La saturation devant ce type d'histoire très prisées à l'époque, oui, peut-être est-ce une raison. Il est quand même bizarre que le film n'ait jamais bénéficié d'un réel éclairage (on sait partout que Buñuel a fait cette adaptation, mais c'est tout).
Je ne connais pas très bien Nero (d'où le point d'interrogation après "pléonasme"), ma rencontre la plus récente date bien sûr de Keoma.
Non, non, non ! merci au taulier de la Caverne ! Retourne chez lui faire ta contrition !
Bon, le film est hilarant ou c'est moi ?
Mais tu n'arrêtes pas de te marrer, au cinéma, toi...
(oui, oui, oui, merci au taulier)
ben c'est fait pour ça le cinéma. Non ?
Mais non : tout le monde sait que nous autres, blogueurs(ses) cinéphiles, nous n'y allons que pour nous prendre la tête...
Ah pardon !
Je me suis trompée de porte.
Bonne continuation hein
De ce film je n'ai pu voir qu'un extrait d'une dizaine de minutes qui traîne sur un-célèbre-site-de-partage-de-vidéos, extrait qui m'a néanmoins semblé assez significatif quant aux grandes libertés qui ont été prises, du point de vue du récit, avec le matériau initial. Mais après tout, ce n'est pas forcément l'essentiel. "Structure narrative basée sur une suite d'éclats", "cheminement chaotique", "grands fragments disjoints", d'après ce que vous dites, du côté de la forme, le film de Kyrou a l'air de rester assez fidèle au chef-d'œuvre de Lewis, et à lire votre dernier paragraphe, le fond y est aussi. Cela me semble en tout cas plus prometteur que le récent film de Dominik Moll, que, j'avoue, je n'ai pas vu, faute d'avoir réussi à me motiver suffisamment pour cela. (Il faut dire aussi que j'en veux toujours beaucoup à Moll pour l'atrocement décevant "L'autre monde", mais c'est une autre histoire.)

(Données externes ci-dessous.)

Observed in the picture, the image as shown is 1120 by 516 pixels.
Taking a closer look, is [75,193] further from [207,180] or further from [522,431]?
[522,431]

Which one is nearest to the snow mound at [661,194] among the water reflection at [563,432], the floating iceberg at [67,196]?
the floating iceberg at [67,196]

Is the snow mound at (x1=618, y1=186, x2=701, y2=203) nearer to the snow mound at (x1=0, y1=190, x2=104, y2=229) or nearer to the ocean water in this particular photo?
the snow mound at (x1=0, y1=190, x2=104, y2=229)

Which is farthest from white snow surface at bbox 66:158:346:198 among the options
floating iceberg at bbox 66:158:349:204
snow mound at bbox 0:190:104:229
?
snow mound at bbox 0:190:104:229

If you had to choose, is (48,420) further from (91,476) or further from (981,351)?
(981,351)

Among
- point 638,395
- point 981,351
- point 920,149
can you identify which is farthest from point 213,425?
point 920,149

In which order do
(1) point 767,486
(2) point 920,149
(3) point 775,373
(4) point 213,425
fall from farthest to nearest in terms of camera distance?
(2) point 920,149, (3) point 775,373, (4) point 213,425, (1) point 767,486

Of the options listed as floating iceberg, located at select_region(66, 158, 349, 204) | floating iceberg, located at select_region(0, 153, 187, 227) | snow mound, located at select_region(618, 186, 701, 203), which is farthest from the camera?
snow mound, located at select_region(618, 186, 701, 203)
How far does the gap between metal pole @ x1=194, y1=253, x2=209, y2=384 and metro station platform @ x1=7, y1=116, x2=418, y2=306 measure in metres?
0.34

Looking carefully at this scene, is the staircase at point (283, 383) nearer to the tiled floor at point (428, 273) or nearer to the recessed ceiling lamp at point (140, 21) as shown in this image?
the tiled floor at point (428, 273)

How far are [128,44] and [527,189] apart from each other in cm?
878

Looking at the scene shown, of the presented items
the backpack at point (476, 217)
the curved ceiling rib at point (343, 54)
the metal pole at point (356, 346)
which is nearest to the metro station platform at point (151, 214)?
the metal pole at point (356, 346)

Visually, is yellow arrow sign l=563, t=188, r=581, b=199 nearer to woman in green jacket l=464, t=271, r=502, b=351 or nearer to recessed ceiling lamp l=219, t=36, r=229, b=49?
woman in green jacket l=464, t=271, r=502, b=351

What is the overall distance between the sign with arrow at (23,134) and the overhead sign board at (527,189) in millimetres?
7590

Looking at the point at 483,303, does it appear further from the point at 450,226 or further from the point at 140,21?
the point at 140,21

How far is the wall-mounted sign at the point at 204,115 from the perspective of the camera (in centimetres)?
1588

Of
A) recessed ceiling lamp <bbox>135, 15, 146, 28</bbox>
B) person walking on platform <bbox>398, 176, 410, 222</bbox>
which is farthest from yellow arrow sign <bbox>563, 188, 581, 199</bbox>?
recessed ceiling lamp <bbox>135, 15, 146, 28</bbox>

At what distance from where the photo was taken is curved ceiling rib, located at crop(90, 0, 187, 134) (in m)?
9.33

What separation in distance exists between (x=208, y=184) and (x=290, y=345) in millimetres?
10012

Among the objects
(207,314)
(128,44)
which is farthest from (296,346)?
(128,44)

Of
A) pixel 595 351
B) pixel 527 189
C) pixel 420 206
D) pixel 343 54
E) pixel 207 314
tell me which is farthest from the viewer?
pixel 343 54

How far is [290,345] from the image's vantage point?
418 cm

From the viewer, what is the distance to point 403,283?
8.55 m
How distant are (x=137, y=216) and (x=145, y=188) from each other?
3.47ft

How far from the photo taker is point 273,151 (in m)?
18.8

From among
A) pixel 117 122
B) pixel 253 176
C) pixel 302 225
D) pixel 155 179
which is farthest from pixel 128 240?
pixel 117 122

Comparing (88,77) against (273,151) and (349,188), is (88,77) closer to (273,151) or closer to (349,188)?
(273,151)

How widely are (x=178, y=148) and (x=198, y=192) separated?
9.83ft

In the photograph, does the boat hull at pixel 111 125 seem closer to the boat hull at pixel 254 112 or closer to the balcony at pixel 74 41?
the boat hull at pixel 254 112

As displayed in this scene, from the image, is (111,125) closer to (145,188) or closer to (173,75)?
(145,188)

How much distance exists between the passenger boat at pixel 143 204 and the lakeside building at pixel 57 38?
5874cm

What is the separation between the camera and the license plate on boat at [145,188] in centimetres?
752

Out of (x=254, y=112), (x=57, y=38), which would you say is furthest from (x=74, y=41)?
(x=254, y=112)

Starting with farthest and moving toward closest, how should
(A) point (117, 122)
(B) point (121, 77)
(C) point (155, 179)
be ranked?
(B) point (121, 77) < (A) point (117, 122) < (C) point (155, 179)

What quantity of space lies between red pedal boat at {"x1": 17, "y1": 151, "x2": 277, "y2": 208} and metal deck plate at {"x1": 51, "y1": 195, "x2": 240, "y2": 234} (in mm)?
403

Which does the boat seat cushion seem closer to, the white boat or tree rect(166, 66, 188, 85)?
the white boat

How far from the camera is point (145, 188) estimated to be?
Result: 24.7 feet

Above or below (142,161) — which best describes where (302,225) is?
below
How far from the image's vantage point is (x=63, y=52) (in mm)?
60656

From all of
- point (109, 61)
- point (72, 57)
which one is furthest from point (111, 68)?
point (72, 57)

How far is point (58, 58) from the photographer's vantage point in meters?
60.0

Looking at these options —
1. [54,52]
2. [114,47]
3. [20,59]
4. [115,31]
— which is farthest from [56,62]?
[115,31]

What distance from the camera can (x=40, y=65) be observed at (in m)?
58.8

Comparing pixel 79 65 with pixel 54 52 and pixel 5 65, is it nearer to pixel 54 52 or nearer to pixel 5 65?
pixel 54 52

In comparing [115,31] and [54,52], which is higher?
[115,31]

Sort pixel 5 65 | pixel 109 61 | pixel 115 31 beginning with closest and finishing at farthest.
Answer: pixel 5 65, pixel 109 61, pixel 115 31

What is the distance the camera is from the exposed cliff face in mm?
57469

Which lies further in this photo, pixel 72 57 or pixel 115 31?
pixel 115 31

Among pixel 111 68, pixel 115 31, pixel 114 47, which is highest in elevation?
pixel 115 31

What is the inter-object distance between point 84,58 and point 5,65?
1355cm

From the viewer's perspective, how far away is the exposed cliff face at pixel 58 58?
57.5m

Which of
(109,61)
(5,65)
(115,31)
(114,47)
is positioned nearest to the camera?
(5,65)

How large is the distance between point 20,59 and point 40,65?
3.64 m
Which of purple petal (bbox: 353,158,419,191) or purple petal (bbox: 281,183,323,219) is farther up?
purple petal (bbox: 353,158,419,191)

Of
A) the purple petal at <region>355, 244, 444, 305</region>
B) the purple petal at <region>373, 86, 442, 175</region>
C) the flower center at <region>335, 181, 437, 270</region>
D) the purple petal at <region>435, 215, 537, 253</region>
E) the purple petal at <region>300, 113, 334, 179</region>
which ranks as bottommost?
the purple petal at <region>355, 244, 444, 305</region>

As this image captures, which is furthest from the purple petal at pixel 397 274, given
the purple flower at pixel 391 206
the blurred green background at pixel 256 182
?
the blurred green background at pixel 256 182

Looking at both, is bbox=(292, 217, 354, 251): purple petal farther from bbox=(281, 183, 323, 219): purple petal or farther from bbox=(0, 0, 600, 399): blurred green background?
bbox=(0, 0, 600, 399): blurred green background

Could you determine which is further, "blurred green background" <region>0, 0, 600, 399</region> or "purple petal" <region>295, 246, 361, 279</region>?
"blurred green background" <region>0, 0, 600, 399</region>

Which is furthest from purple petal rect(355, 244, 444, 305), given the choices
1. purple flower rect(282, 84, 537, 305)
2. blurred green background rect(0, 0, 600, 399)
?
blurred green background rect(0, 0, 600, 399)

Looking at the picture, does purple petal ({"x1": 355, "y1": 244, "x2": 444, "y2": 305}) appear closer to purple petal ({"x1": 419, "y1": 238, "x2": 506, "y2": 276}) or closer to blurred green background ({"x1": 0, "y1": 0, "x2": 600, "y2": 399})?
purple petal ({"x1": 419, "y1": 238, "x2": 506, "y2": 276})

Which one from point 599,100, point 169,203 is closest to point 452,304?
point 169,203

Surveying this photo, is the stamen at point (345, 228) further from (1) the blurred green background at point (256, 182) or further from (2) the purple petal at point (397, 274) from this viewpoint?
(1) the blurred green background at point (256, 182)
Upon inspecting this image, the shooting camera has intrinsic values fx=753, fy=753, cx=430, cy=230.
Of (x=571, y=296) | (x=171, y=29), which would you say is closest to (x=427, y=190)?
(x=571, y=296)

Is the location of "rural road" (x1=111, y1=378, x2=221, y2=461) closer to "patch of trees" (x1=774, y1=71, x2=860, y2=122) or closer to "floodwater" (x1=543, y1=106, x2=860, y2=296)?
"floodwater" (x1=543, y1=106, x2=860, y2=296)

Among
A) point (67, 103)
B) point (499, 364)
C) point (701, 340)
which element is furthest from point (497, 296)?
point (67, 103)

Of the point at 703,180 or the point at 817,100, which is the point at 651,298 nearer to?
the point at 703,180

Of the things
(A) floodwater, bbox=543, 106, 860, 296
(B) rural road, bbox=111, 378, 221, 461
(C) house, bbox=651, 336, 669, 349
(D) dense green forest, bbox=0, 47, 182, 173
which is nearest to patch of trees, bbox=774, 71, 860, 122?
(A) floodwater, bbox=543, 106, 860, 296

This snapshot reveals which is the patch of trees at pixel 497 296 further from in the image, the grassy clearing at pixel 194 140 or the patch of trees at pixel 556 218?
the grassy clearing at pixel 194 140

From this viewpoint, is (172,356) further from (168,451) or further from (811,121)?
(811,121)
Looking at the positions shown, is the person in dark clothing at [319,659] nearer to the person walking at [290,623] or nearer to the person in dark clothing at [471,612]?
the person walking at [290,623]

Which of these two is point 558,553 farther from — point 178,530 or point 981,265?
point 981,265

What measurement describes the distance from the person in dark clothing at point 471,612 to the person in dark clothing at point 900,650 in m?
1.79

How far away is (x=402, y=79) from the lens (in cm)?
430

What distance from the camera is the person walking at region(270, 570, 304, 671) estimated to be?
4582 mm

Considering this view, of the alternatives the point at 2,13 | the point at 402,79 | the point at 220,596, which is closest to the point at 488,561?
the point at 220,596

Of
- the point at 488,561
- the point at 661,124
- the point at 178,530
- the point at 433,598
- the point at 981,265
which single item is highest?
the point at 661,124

L. : Sur le rapport entre le roman et le film, on peut lire ce texte, qui m'a personnellement informé sur le premier, que je ne connais point :
http://www.lafuriaumana.it/index.php/archive/53-la-furia-umana-nd-6-autumn-2010-/256-qle-moineq-dado-kyrou
Quant au film de Moll, et bien j'étais moi aussi très peu motivé, craignant d'observer une nouvelle étape dans la courbe descendante de ce cinéaste. Or, après avoir découvert le Kyrou, la curiosité me pousse à le voir à l'occasion et je me mets à espérer que, au pire, le ratage, si ratage il y a, reste "intéressant" et ne me poussera pas à rayer le nom d'un réalisateur plutôt singulier dans le paysage.